Dans son arrêt du 14 août 2018 (6B_689/2016), le Tribunal fédéral a, pour la première fois, conclu au caractère pénal de la violation du devoir de rendre compte. Jusqu’à cette décision, seul le caractère civil de cette violation avait été jugé par notre Haute Cour.

Dans cet arrêt, un gérant de fortune officiant dans le canton du Valais avait perçu des rétrocessions de la part d’une banque dépositaire. Toutefois, le gérant de fortune n’avait pas informé ses clients de l’existence de ces rétrocessions et, par conséquent, n’avait pas non plus reversé les montants y relatifs à ses clients. Le gérant de fortune a notamment été reconnu coupable de gestion déloyale (art. 158 ch. 1 CP) par les autorités cantonales et le Tribunal fédéral.

Pour rappel, selon l’art. 400 al. 1 CO, « Le mandataire est tenu, à la demande du mandant, de lui rendre en tout temps compte de sa gestion et de lui restituer tout ce qu’il a reçu de ce chef, à quelque titre que ce soit ». Il est possible pour le client, sous certaines conditions, de renoncer à la restitution des rétrocessions de manière anticipée. A cet égard, l’arrêt rappelle brièvement qu’une clause prévoyant purement et simplement que le gérant de fortune garde pour lui les rétrocessions accordés par les banques et que le client renonce à ce qu’on lui rende compte de ces rétrocessions et abandonne toute prétention à cet égard n’est pas valable.

Pour en revenir à la gestion déloyale, la majorité des auteurs estiment que le gérant de fortune qui n’informe pas son client sur les rétrocessions qu’il reçoit de la banque dépositaire, ceci en violation de l’art. 400 al. 1 CO, commet un acte de gestion déloyale parce que le client n’est pas en mesure de réclamer au gérant la restitution à laquelle il peut prétendre et subit par conséquent un dommage.

La doctrine minoritaire affirme que le silence du gérant ne peut être punissable pénalement car une telle approche répressive est tenue pour contraire au principe de la subsidiarité du droit pénal par rapport au droit civil.

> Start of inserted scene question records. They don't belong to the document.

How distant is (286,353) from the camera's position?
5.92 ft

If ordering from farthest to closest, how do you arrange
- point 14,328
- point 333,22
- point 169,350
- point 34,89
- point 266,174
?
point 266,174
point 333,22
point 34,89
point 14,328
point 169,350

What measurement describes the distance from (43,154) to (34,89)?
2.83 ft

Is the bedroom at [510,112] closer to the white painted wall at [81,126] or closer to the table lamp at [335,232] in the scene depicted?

Enfin, un jugement de la Ire Chambre pénale de la Cour suprême du canton de Berne a jugé que le silence du gérant est objectivement punissable au regard de l’art. 158 ch. 1 CP.

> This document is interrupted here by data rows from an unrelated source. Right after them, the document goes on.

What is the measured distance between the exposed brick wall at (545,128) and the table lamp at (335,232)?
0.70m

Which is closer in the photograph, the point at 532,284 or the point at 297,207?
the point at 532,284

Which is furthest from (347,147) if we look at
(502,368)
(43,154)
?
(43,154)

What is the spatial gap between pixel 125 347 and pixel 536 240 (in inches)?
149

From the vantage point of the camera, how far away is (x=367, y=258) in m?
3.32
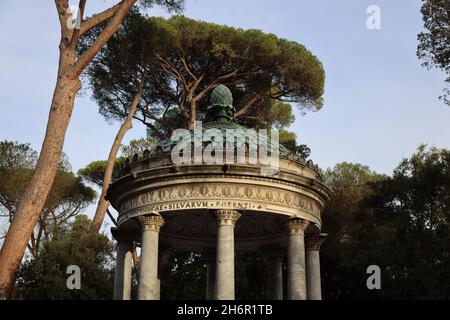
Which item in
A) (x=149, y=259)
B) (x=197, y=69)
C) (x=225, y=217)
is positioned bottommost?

Dans l’arrêt 6B_689/2016, le Tribunal fédéral rappelle que la seule violation d’un devoir de restituer une somme d’argent que le gérant reçoit d’un tiers n’est pas un acte de gestion déloyale. Afin d’être pénalement répréhensible, le comportement du gérant doit être contraire aux intérêts pécuniaires du client et, par conséquent, dommageable à celui-ci. Le caractère dommageable n’est pas contesté en l’espèce.

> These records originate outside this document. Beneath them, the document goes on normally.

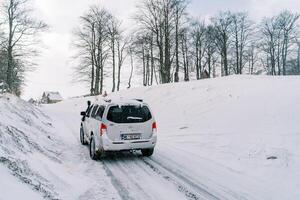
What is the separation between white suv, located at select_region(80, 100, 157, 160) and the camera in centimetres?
1068

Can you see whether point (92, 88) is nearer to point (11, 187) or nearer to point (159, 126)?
point (159, 126)

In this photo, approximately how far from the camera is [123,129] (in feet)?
35.3

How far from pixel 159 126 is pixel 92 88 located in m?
31.4

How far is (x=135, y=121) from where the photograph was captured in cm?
1095

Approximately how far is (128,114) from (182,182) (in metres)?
3.52

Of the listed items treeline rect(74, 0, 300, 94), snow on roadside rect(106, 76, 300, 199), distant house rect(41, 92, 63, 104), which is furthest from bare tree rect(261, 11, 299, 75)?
distant house rect(41, 92, 63, 104)

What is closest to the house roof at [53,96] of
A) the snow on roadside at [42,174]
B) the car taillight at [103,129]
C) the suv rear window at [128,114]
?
the suv rear window at [128,114]

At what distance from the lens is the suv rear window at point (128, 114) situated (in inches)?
428

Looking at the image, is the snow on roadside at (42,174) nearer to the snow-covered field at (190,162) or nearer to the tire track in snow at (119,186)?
the snow-covered field at (190,162)

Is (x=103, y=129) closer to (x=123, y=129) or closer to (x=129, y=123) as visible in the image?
(x=123, y=129)

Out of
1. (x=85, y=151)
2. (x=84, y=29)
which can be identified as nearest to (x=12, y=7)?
(x=84, y=29)

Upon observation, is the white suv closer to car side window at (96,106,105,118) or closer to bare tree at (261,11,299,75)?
car side window at (96,106,105,118)

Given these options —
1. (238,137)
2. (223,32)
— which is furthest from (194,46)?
(238,137)

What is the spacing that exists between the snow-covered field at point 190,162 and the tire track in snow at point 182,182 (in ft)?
0.07
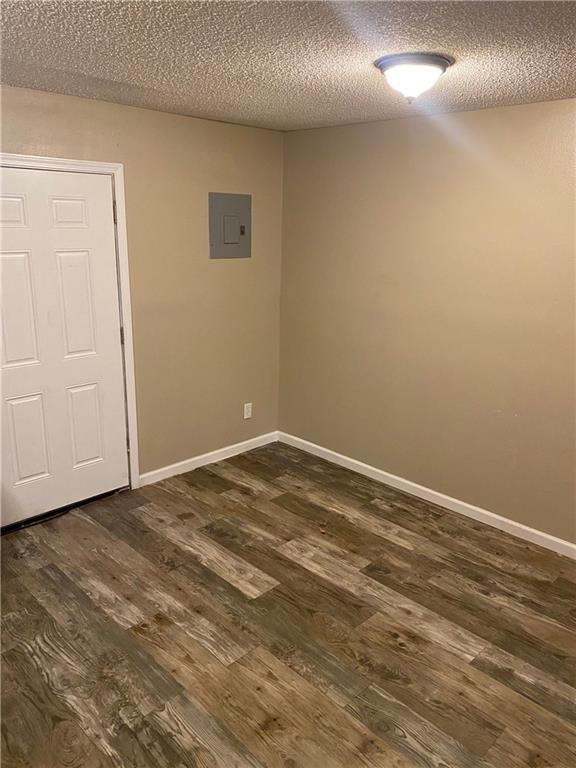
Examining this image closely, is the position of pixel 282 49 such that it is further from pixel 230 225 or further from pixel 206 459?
pixel 206 459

Ensuite, notre Haute Cour rappelle qu’elle a déjà jugé par le passé que l’organe d’une société de gestion assume une position de garant envers ses clients et que dissimuler une information en violation du devoir de fidélité du mandataire peut s’inscrire dans une escroquerie commise par omission. Dans l’arrêt qui nous intéresse, le Tribunal fédéral a décidé d’appliquer ce principe par analogie à la gestion déloyale. En effet, il estime que le devoir du mandataire de rendre compte est une obligation accrue ou qualifiée d’agir. Le devoir de rendre compte permet au mandant de contrôler que l’activité du mandataire réponde à une bonne et fidèle exécution du mandat; l’information doit permettre au mandant de réclamer ce que le mandataire doit lui restituer, et s’il y a lieu, de lui réclamer également des dommages-intérêts. Par conséquent, la violation du devoir de rendre compte peut être un acte de gestion déloyale réprimé par l’art. 158 ch. 1 CP.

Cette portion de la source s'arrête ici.